Tuesday, October 28, 2008

Update: October 27, 2008

I'm sitting in a chair, by a heater, in front of my laptop. I'm warm; I feel frustrated, but calm and somewhat collected. I have no classes tomorrow so I plan to stay up somewhat late. This paragraph has the potential of a marathon runner, but it seems I have no destination. Where are the painted lines in the middle of the road? Where are the hundreds of people behind the 'caution' tape cheering me on? Where are the over-confident middle-aged women handing out water bottles?



You normally wouldn't ask these questions if you were at a marathon, watching from the pavement's sideline or maybe up in a quietly growing tree trying to spot the fastest runner (or, let's be honest, trying to spot the slowest one). I am not at a marathon, but perhaps I am running a race.
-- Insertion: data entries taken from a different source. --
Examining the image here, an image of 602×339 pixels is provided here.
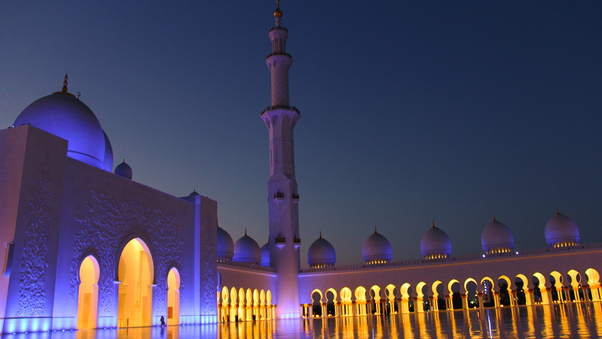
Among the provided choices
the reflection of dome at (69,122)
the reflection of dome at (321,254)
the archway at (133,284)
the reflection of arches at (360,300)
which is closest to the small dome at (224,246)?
the reflection of dome at (321,254)

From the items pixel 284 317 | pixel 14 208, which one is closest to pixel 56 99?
pixel 14 208

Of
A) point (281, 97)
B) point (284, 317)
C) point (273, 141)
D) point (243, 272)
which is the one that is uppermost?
point (281, 97)

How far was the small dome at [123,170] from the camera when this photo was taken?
1712 cm

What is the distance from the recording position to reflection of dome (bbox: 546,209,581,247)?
23453 millimetres

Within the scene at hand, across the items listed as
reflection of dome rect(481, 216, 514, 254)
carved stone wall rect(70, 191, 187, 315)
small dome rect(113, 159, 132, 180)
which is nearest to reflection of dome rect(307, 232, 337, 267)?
reflection of dome rect(481, 216, 514, 254)

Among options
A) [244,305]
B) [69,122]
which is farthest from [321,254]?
[69,122]

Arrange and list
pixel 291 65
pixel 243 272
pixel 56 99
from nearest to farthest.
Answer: pixel 56 99 → pixel 243 272 → pixel 291 65

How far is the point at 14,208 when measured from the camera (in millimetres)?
9461

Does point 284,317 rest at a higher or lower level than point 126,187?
lower

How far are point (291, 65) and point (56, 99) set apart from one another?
43.7 feet

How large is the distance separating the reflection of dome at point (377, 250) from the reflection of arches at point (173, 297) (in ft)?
42.8

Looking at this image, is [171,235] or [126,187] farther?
[171,235]

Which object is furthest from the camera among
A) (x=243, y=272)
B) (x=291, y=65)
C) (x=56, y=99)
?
(x=291, y=65)

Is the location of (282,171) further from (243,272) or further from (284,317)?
(284,317)
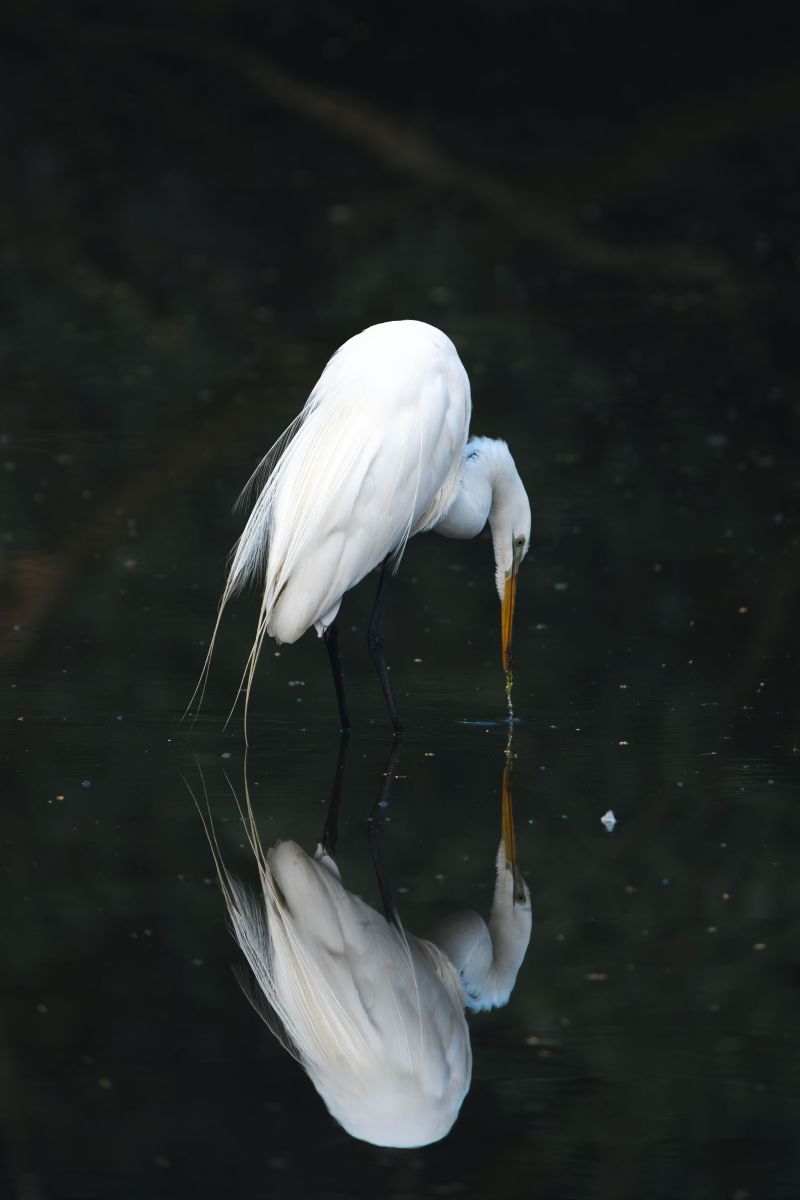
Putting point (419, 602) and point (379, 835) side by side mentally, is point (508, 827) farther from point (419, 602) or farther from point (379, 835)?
point (419, 602)

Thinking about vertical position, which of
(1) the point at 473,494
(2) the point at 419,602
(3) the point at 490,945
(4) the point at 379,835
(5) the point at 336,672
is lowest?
(2) the point at 419,602

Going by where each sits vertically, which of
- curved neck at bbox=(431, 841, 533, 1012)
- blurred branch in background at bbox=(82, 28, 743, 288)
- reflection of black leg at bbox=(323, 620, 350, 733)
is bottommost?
blurred branch in background at bbox=(82, 28, 743, 288)

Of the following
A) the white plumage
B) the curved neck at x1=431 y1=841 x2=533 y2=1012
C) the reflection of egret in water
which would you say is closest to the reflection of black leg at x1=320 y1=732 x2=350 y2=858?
the reflection of egret in water

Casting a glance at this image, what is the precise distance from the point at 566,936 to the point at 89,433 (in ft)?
20.3

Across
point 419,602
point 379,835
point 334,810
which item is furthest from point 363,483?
point 419,602

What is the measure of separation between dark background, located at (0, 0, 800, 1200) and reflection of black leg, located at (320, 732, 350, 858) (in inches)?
1.7

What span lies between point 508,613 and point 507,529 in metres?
0.28

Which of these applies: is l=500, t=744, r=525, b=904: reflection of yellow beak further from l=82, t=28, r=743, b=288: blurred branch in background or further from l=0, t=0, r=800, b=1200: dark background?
l=82, t=28, r=743, b=288: blurred branch in background

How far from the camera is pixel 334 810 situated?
18.0 ft

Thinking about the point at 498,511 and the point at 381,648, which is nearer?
the point at 381,648

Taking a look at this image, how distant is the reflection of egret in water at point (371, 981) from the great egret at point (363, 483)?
0.96 meters

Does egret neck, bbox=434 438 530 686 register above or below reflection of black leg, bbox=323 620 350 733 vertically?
above

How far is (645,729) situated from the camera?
6.21 m

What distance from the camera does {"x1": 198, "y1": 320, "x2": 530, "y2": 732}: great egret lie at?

I'm not trying to advance faster than my peers or pass anyone in the 'fast lane,' but instead maybe I am in a contest with myself; a test of endurance, a mental match of time and development against what I believe to be my strengths and my talents. A few days ago, I made a final ("final") decision to switch to a Journalism major (with a concentration in Broadcast for television). My legs take each step with confidence because it's something I need...I need self-conviction, I need determination that comes from within myself. But at the same time, this race seems to be getting into my head, making my legs weaker and my stride shorter.

I am trying so hard to stay collected and organized, both mentally and physically. I am trying to look into the future when perhaps I shouldn't be. It's smart to look ahead and consider the pros and cons of every decision, but I'm trying to figure it all out...I'm beginning to realize it doesn't work that way. This life, every step of the way, is a journey. Without risks, we don't grow. Without surprises, we don't learn. It's time for change...it's time for me to start living a little more unknowingly (in a stable and smart way, of course). It's time for me to take my eyes off the finish line and just put my head down and start running hard.